La technologie Datamatrix s’impose en France
En tous cas, pour éviter les erreurs de lors de la fabrication et la distribution des médicaments, la législation avait été renforcée en 2007. L’ANSM affecte des codes CIP (code d’identification de production) à 13 caractères et les boîtes doivent comporter un marquage en 2D Datamatrix comportant obligatoirement ce CIP13 ainsi que le numéro du lot et la date de péremption.
En fait, plusieurs techniques existent pour assurer la traçabilité de produits industriels, que sont par exemple les médicaments : le code QR, la Datamatrix, la RFID. Suite à une directive européenne datant de 2004, les laboratoires ont dû s’entendre sur un codage commun à adopter, le code-barres classique étant désormais dépassé. « En France, nous avons fait le choix de la technologie Datamatrix pour assurer la traçabilité des médicaments depuis le 1er janvier 2011 parce qu’elle est moins coûteuse que la RFID et mieux adaptée à la diversité de conditionnements » explique Philippe Lamoureux.
Sérialisation en vue pour 2017
« La Datamatrix permet d’être beaucoup plus complet qu’avec le code-barres » complète Frédéric Bassi.

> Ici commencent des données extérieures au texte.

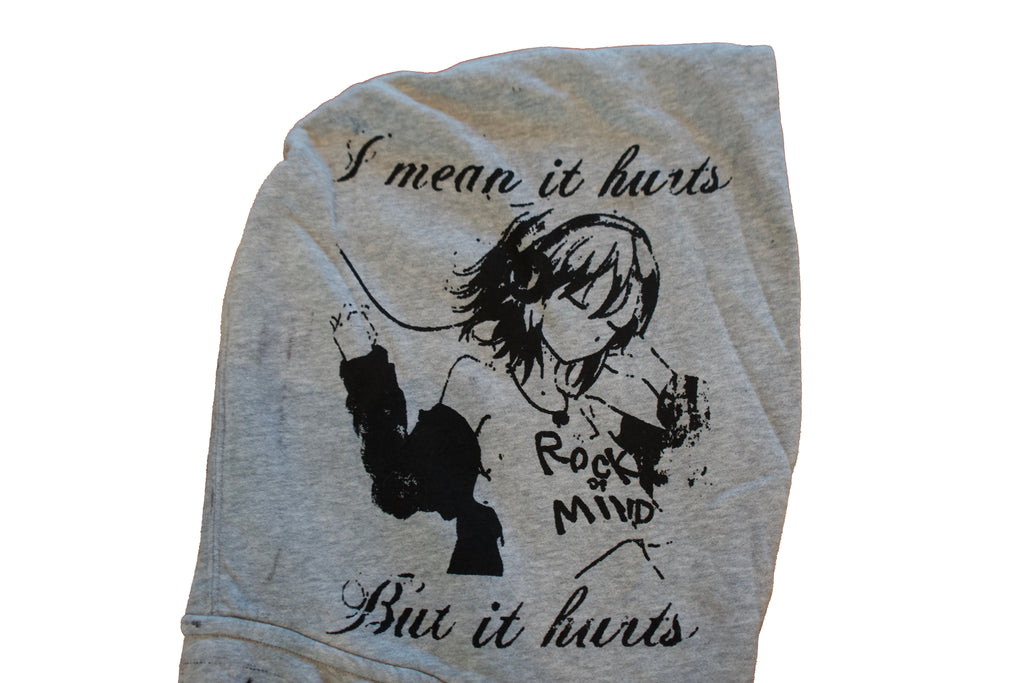 All-Over Print Hoodie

Il raconte que les laboratoires pharmaceutiques, les grossistes et les hôpitaux utilisent d’ors et déjà ce codage. Quant aux officines, « elles sont peu à peu en train de s’y convertir » décrit-il. La Datamatrix est un code-barres bidimensionnel qui se présente sous la forme d’une matrice constituée de points ou de carrés juxtaposés. Il permet d’encoder jusqu’à 2.300 caractères en un seul symbole et donc un grand nombre d’informations. Les professionnels de santé ont ainsi des indications sur le numéro du lot, sa date de péremption et son CIP 13.
Mais la réglementation en vigueur pour améliorer la traçabilité des médicaments n’en a pas terminé d’évoluer. La Direction européenne de la qualité du médicament et des soins (DEQM) impose l’entrée en vigueur de la sérialisation en 2017. C’est-à-dire que les emballages individuels devront être munis d’un identifiant de médicament unique (UMI) qui permettra aux distributeurs, grossistes, pharmaciens et patients de vérifier l’authenticité d’un produit par le biais d’une base de données UMI sécurisée.